Fig. 1.. Association of net ultrafiltration rate with mortality in critically ill patients.
The association between net ultrafiltration (UFNET) rate and mortality in critically ill patients receiving continuous kidney replacement therapy is ‘J’ shaped. An observational study showed that slow UFNET rates <1.01 mL/kg/h and fast UFNET rates >1.75 mL/kg/h are associated with increased mortality.

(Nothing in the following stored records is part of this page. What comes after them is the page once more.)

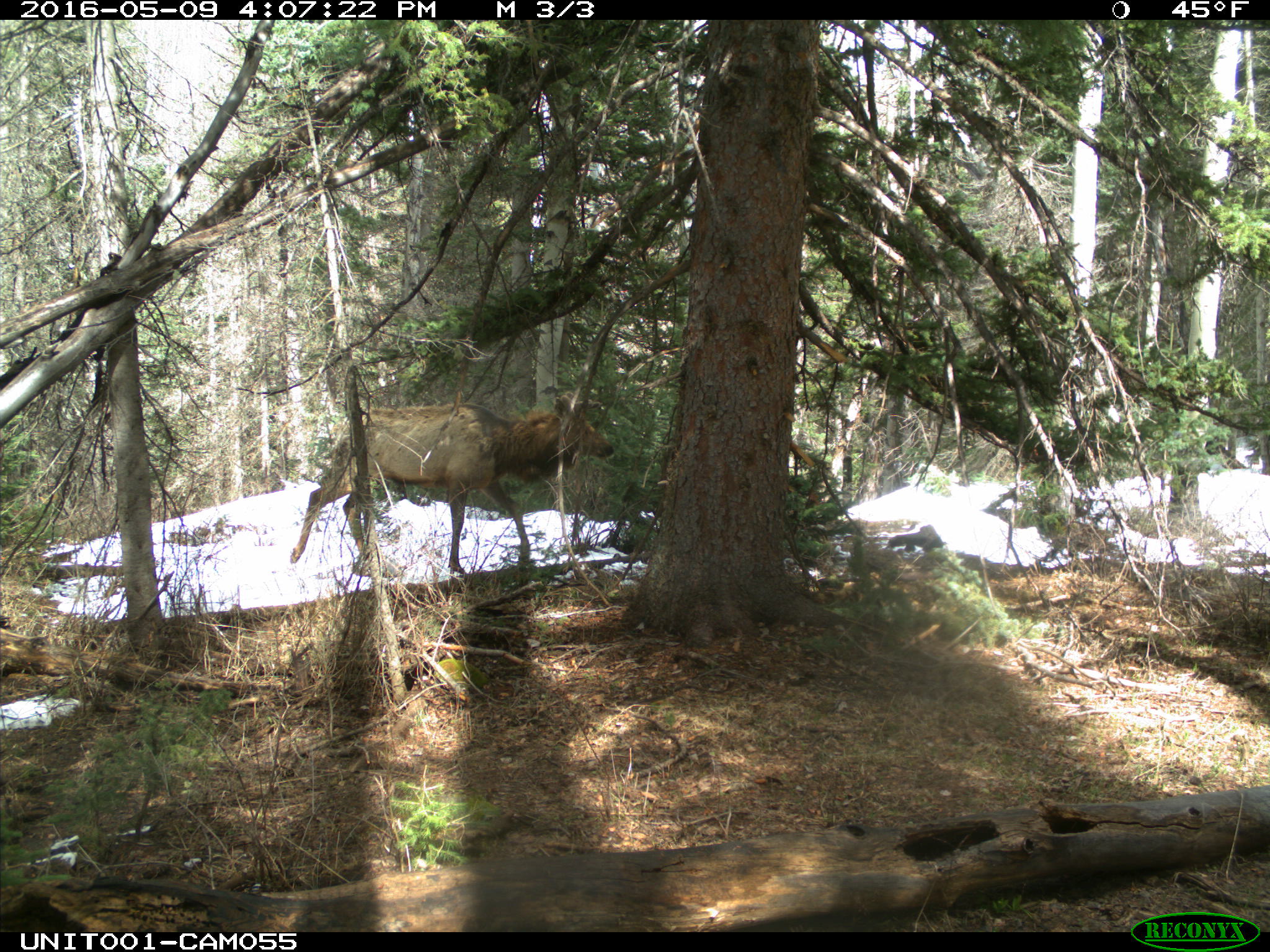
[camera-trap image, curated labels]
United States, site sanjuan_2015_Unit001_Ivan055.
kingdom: Animalia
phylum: Chordata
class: Mammalia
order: Artiodactyla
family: Cervidae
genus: Cervus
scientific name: Cervus elaphus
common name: red deer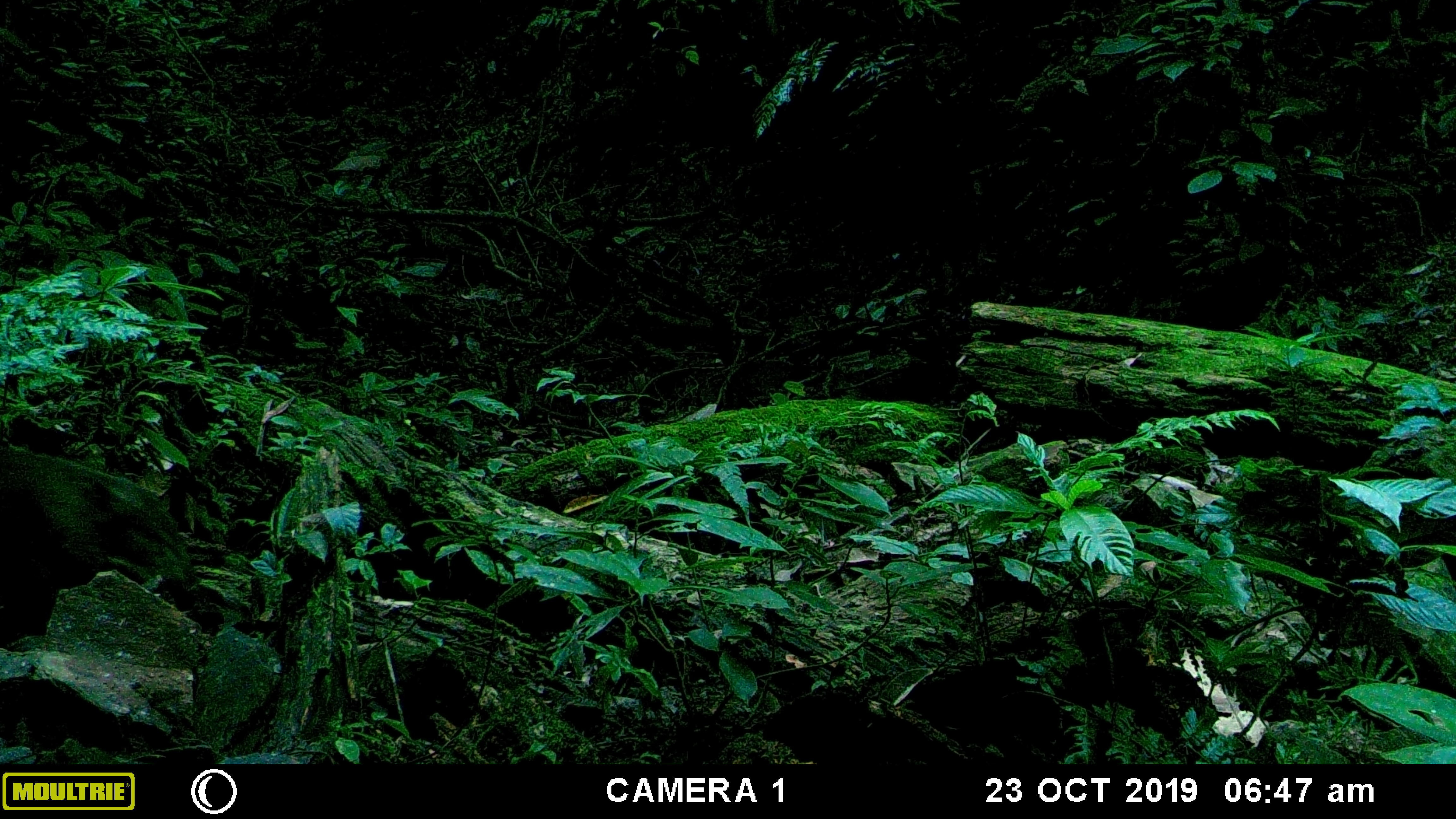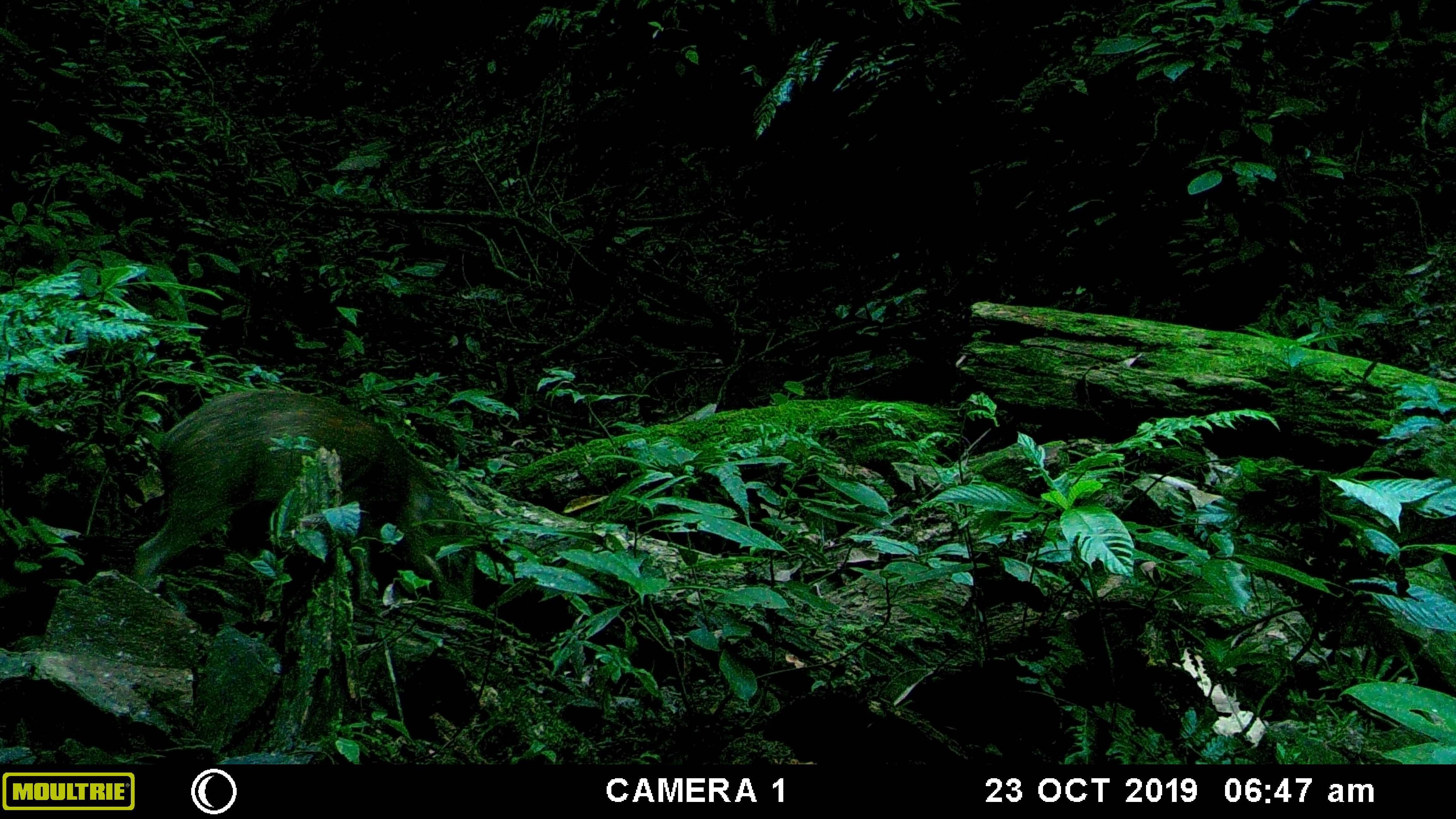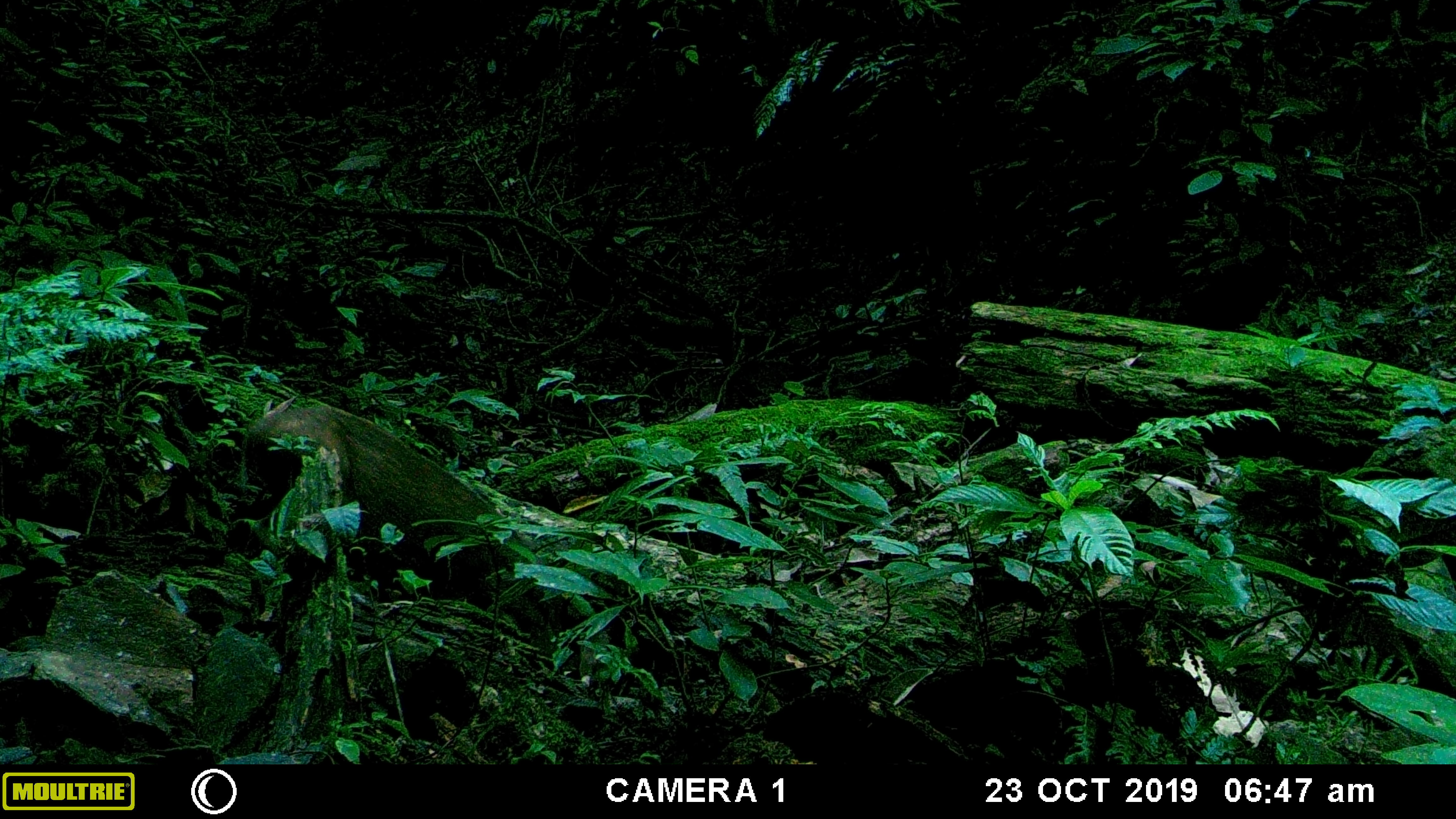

Moderate UFNET rates of 1.01–1.75 mL/kg/h are associated with the lowest risk of death [40]. High UFNET rates are associated with organ ischemia, and low UFNET rates are associated with organ oedema [1]. Figure adapted from Murugan R et. al. [1] and with permission.
Fig. 2.
Fig. 2.. Potential organ dysfunction associated with faster and slower net ultrafiltration rates
Slower ultrafiltration rates will increase exposure to fluid overload in critically ill patients and may be associated with organ edema in heart, kidney, liver, brain, and the gut. Faster ultrafiltration rates have been associated with organ ischemia in kidney, liver, brain, and the gut in patients with kidney failure [1]. Whether such associations exist in critically ill patients with acute kidney injury needs to be evaluated further.